Die Märkte erwachten am vergangenen Wochenende mit einem starken Schock. Nach den jüngsten militärischen Ereignissen zwischen den Vereinigten Staaten, Israel und dem Iran hat sich die Unsicherheit der Anleger bemächtigt. Wie so oft, wenn das Bild grau wird, hat sich der Beschützerinstinkt durchgesetzt.

​Angesichts des Lärms der Konflikte ist der Ölpreis deutlich nach oben geschnellt und hat Niveaus erreicht, die wir seit Mitte des vergangenen Jahres nicht mehr gesehen haben. Dies ist zum großen Teil auf die Sorge vor der möglichen Schließung strategischer Routen wie der Straße von Hormus zurückzuführen, einem entscheidenden Baustein für den Energiefluss in der ganzen Welt.

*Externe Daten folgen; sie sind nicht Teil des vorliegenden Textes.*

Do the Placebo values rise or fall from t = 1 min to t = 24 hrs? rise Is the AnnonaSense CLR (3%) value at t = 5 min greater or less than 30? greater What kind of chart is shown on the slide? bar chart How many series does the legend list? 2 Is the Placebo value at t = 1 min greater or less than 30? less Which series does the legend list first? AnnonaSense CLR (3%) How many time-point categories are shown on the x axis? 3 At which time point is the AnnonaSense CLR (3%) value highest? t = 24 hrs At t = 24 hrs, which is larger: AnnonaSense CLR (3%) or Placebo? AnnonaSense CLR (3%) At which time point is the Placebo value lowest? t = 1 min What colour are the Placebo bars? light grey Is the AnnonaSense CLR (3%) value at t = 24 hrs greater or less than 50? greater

​Der Glanz von digitalem Gold

​Aber nicht nur Rohöl steigt. Das Gold, die ewige Zuflucht schlechthin, strahlt mehr denn je. Das Kuriose ist: Dieses Mal steigt nicht nur das physische Metall; auch die sogenannten „goldenen Kryptowährungen“ (wie xAUT und PAXG) sind abgehoben und liegen inzwischen bei über 5.400 US-Dollar.

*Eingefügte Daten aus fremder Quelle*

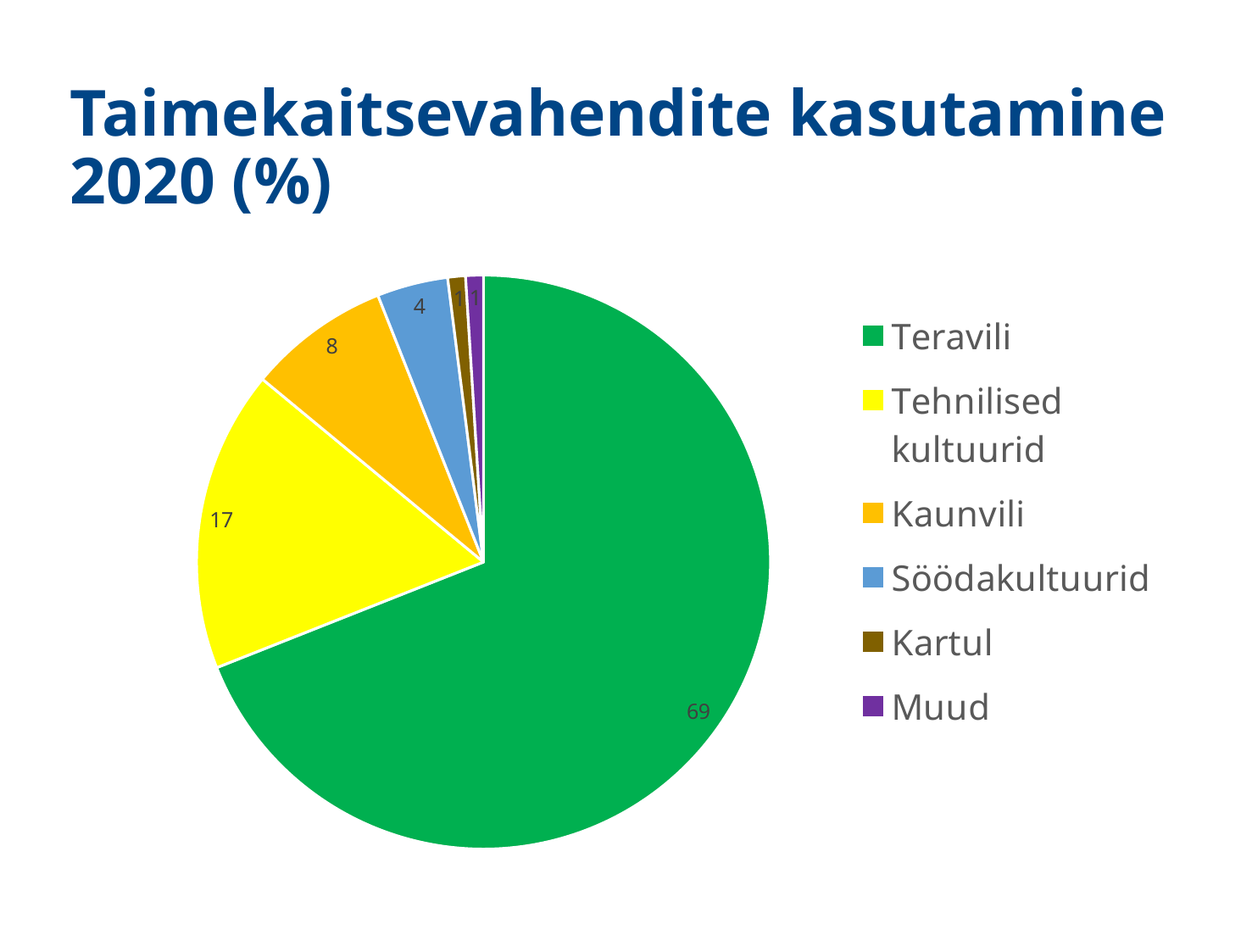
What is the title of the chart on the slide? Taimekaitsevahendite kasutamine 2020 (%) Which category has the largest slice of the pie? Teravili What is the value for Söödakultuurid? 4 What is the value for Kartul? 1 What is the value for Kaunvili? 8 What is the difference between the values for Teravili and Tehnilised kultuurid? 52 Which colour represents Muud in the legend? purple What kind of chart is shown on the slide? pie chart What is the value for Teravili? 69 How many categories does the pie chart show? 6 What is the value for Tehnilised kultuurid? 17 Which is larger, the value for Kaunvili or the value for Söödakultuurid? Kaunvili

​Viele Anleger bevorzugen diese Assets, weil sie die historische Sicherheit von Gold mit der Leichtigkeit kombinieren, sie in der digitalen Welt zu bewegen. Es ist eine schnelle Möglichkeit, Ersparnisse in Sicherheit zu bringen, wenn die Dinge in der Geopolitik kompliziert werden.

​Was ist mit Bitcoin passiert?

​Wahrscheinlich fragst du dich, was es mit Bitcoin auf sich hat. Obwohl ihn viele als „digitales Gold“ betrachten, behandelt der Markt ihn in Momenten unmittelbarer Krise weiterhin als risikoreichen Vermögenswert. Deshalb haben wir einen Rückgang seines Preises gesehen, während sich die Gelder zu traditionelleren Zufluchtsorten oder zum Bargeld verlagern.

​Letztlich ist die Lektion dieselbe wie immer: Wenn viel Spannung herrscht, priorisiert der Markt das finanzielle Überleben. Zuerst sucht man Sicherheit, und sobald sich die Lage beruhigt, richtet man den Blick wieder auf die Zukunft und den langfristigen Horizont.